The most basic training principle is that the more specific training is to the endeavor or sport, the more carryover there is from training to the endeavor or sport. Think of what is done in the weight room and in most training programs; do those movements or exercises ‘look like baseball?’
Does the bench press look like baseball? How about dead lifts or squats? Pull downs? Bicep curls and tricep push downs? Does any movement performed in or on a machine look like baseball, or any sport?
After a while, even Tommy John needed Tommy John Surgery.
In the throwing motion – or any athletic movement – when is the athlete laying down and using the chest and tricep muscles? When do the biceps ever work alone, except during curls? When do the ‘quads’ or ‘hamstrings’ ever work alone to perform ANY movement?
And how about the speeds of these exercises, how fast are they performed? Close to ‘baseball speed?’ The abrupt, explosive and sometimes violent action that is throwing a baseball – where is that happening in the weight room or other training?
And where does the ‘rotation’ occur in the weight room? And even if it does happen, does it happen at the proper speed? Close is not good enough. As a matter of fact, there is such a narrow range where this rotational speed needs to be, any speed too slow can be counterproductive and potentially injurious.

* _Directions_:
(1) Answer these from the baseball training text:
(a) According to the most basic training principle, what leads to more carryover from training to the sport?
(b) What did even Tommy John eventually need?
(c) What can any rotational speed that is too slow be?
(2) Please transcribe the baseball training text from "After a while, even" to "perform ANY movement?".

Scene geometry reasoning data
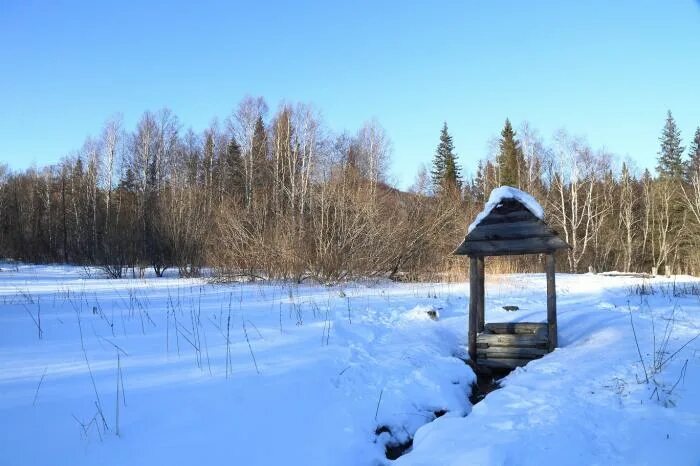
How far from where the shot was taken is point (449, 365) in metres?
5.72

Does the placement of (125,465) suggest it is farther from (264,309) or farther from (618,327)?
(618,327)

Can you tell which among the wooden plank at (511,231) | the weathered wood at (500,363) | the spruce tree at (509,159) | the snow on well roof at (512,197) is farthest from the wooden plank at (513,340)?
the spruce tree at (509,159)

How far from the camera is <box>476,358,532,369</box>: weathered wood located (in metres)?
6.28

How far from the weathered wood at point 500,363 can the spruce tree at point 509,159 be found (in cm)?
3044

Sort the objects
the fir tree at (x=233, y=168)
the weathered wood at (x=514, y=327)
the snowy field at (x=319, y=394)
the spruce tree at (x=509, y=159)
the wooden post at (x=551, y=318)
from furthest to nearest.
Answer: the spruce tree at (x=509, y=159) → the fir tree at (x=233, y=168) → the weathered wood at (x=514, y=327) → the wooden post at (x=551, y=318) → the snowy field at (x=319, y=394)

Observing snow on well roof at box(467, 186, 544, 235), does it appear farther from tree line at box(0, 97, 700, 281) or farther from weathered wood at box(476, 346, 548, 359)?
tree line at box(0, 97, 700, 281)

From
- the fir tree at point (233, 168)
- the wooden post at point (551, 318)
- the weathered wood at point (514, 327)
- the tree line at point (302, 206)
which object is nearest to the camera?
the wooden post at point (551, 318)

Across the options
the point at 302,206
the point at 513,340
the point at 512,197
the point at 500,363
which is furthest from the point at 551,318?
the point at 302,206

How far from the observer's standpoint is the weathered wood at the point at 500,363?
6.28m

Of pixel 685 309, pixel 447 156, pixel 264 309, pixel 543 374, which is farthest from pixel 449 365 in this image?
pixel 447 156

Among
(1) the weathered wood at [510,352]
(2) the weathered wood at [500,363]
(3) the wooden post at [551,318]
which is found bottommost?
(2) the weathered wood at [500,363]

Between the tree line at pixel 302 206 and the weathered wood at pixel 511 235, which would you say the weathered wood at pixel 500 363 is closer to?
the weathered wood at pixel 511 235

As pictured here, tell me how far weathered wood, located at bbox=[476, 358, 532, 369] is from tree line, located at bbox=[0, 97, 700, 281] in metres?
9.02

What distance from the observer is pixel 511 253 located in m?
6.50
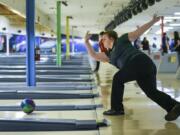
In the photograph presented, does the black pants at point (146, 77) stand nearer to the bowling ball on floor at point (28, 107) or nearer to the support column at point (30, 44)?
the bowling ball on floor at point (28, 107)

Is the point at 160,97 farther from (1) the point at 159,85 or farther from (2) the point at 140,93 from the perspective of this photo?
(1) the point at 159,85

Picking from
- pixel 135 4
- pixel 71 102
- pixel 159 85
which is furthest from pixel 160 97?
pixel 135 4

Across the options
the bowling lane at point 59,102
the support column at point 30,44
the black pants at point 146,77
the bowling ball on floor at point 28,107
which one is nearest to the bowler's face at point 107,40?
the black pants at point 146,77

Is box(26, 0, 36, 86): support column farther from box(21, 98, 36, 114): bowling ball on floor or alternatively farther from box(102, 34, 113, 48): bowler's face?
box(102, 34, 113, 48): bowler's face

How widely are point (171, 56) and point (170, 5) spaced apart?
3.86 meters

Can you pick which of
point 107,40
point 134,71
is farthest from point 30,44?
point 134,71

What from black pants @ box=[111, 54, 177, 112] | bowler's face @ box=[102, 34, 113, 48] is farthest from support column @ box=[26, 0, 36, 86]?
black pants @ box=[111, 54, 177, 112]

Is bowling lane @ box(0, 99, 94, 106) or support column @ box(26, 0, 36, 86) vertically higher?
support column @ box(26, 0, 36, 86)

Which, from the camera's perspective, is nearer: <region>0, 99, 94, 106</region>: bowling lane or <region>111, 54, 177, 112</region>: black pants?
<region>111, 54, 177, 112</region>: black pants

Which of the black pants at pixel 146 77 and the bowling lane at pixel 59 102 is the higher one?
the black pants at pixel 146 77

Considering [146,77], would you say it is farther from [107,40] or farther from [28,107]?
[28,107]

* _Answers below_:
(1)
(a) Training that is more specific to the endeavor or sport.
(b) Tommy John Surgery.
(c) Counterproductive and potentially injurious.

(2)
After a while, even Tommy John needed Tommy John Surgery.
In the throwing motion – or any athletic movement – when is the athlete laying down and using the chest and tricep muscles? When do the biceps ever work alone, except during curls? When do the ‘quads’ or ‘hamstrings’ ever work alone to perform ANY movement?